**Bloco de texto**
'''

Deus não odeia menos o nosso pecado como odeia a nossa pecaminosidade. Não é o
transbordamento da fonte, é o próprio poço. Não é a flecha arrojada pelo arco
de nossa depravação; é o próprio braço que sustenta o arco do pecado, e o
motivo que dispara a flecha contra Deus. O Senhor está irado não só contra os
nossos atos manifestos, mas também contra a natureza que dita esses atos. Deus
não é míope e não olha só à superfície: Ele olha a origem e a fonte. Ele diz:
“Em vão será que procurem alcançar bons frutos se a árvore continua sendo má.
Em vão será que procurem limpar a água, enquanto a própria fonte permaneça
poluída.” Deus está irado com o coração do homem. Ele odeia a natureza
depravada do homem, e tirá-la-á e limpá-la-á a fundo, antes de que admita o
homem à comunhão com Ele, à doce comunhão do Paraíso. Há, portanto, uma
necessidade de uma natureza nova, e devemos recebê-la, pois, pelo contrário,
nunca poderemos ver o Seu rosto com aceitação.
II.

'''

**Bloco de dados**
'''

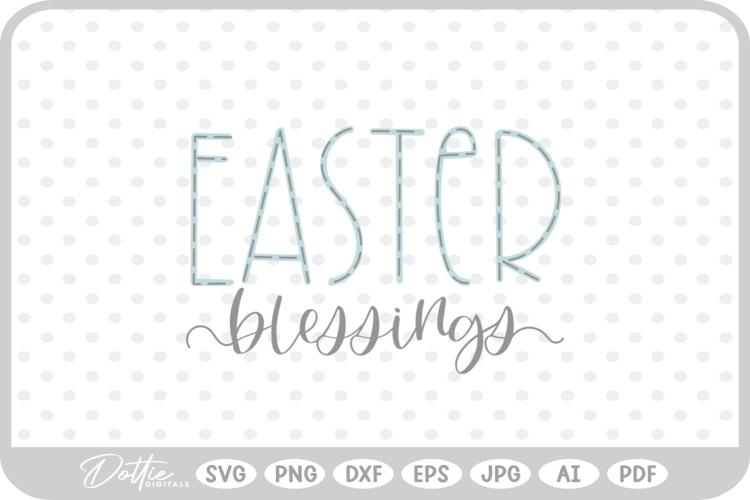 Easter Blessings Svg Image 18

'''

**Questões**
[1] Reescreva em forma de lista, de modo mais conciso, o parágrafo do texto iniciado por "Deus não odeia menos", mantendo seus fatos principais.
[2] Transcreva do texto o trecho que se inicia nas palavras "Em vão será que procurem limpar" e termina após as palavras "rosto com aceitação.".

**Respostas às questões**
[1]
- Deus odeia a nossa pecaminosidade tanto quanto o nosso pecado. Ela não é o transbordamento, mas o próprio poço. É o braço que sustenta o arco do pecado e o motivo que dispara a flecha contra Deus.
- O Senhor está irado não só contra os atos manifestos, mas também contra a natureza que os dita.
- Deus não olha só a superfície, mas a origem e a fonte. É vão buscar bons frutos de uma árvore má ou limpar a água enquanto a fonte permanece poluída.
- Ele odeia a natureza depravada do homem. Vai tirá-la e limpá-la a fundo antes de admiti-lo à doce comunhão do Paraíso.
- Por isso é necessária uma natureza nova. Sem ela, nunca poderemos ver o Seu rosto com aceitação.

[2]
Em vão será que procurem limpar a água, enquanto a própria fonte permaneça
poluída.” Deus está irado com o coração do homem. Ele odeia a natureza
depravada do homem, e tirá-la-á e limpá-la-á a fundo, antes de que admita o
homem à comunhão com Ele, à doce comunhão do Paraíso. Há, portanto, uma
necessidade de uma natureza nova, e devemos recebê-la, pois, pelo contrário,
nunca poderemos ver o Seu rosto com aceitação.